§ PROBLEM REQUIREMENTS:
In the Perl out-of-memory thread below, explain why File 2 in the four-file example leaves out B.

§ TEXT SHOWN:
###
Nari
Nari

Reputation: 53

Out of memory! Perl

I am using 28 files in one perl program.
Each file is about 2Mb in size.
I have taken them into 28 arrays. and printing in 28 output files.
Each output file contains all the arrays concatenated , except current file array. After 11 output files, each of about 70 MB size, Out of memory! msg is coming . How to increase the memory limit.

What I tried is :
I closed each file handler after fetching the data into an array. but no use.... Please suggest solutions.

Upvotes: 1

Views: 5675

Answers (1)

amon
amon

Reputation: 57590

Assuming that you have four files A B C D, you then want to create four files so that
File 1 contains B C D,
File 2 contains A C D,
File 3 contains A B D, and
File 4 contains A B C.

What you are currently doing is loading every file into an array (just using strings would spare a little memory), and then printing each output file consecutively.
###
§ RECORDS SHOWN:
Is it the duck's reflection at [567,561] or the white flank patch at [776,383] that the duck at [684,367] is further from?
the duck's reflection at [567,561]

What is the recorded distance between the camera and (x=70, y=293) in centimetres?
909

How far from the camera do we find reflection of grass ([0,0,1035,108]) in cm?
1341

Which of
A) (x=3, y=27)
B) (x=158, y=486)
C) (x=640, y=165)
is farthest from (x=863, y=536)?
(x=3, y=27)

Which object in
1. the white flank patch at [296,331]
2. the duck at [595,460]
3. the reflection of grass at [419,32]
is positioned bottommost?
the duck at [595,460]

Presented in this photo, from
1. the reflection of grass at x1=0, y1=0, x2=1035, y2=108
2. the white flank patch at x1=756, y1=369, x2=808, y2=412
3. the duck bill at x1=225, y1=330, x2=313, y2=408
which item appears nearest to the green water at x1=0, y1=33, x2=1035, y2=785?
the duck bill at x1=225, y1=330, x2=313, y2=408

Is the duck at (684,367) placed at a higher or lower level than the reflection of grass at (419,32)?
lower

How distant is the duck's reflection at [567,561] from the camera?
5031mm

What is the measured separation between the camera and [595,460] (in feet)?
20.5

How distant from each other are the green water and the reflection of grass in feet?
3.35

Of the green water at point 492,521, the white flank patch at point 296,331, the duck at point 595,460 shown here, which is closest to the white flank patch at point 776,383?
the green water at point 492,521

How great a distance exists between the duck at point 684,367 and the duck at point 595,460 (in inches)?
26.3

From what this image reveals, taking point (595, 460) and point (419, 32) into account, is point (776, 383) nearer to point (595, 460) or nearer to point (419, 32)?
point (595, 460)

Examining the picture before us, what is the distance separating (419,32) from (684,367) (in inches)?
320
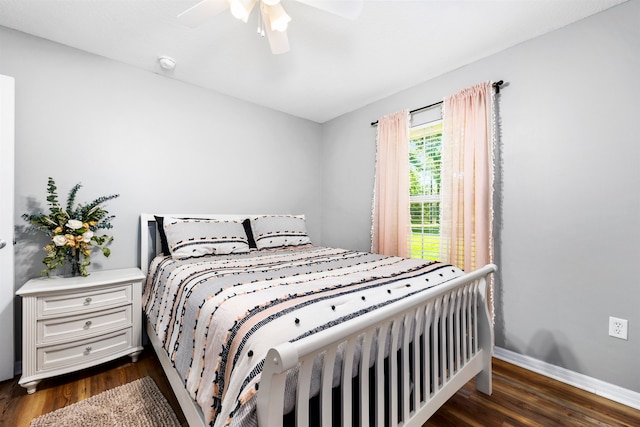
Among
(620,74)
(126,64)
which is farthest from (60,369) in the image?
(620,74)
###
§ THE RESPONSE:
File 2 corresponds to input file B. Each output file is meant to hold all the arrays concatenated except the current file's own array, so File 2 contains A, C and D but not B.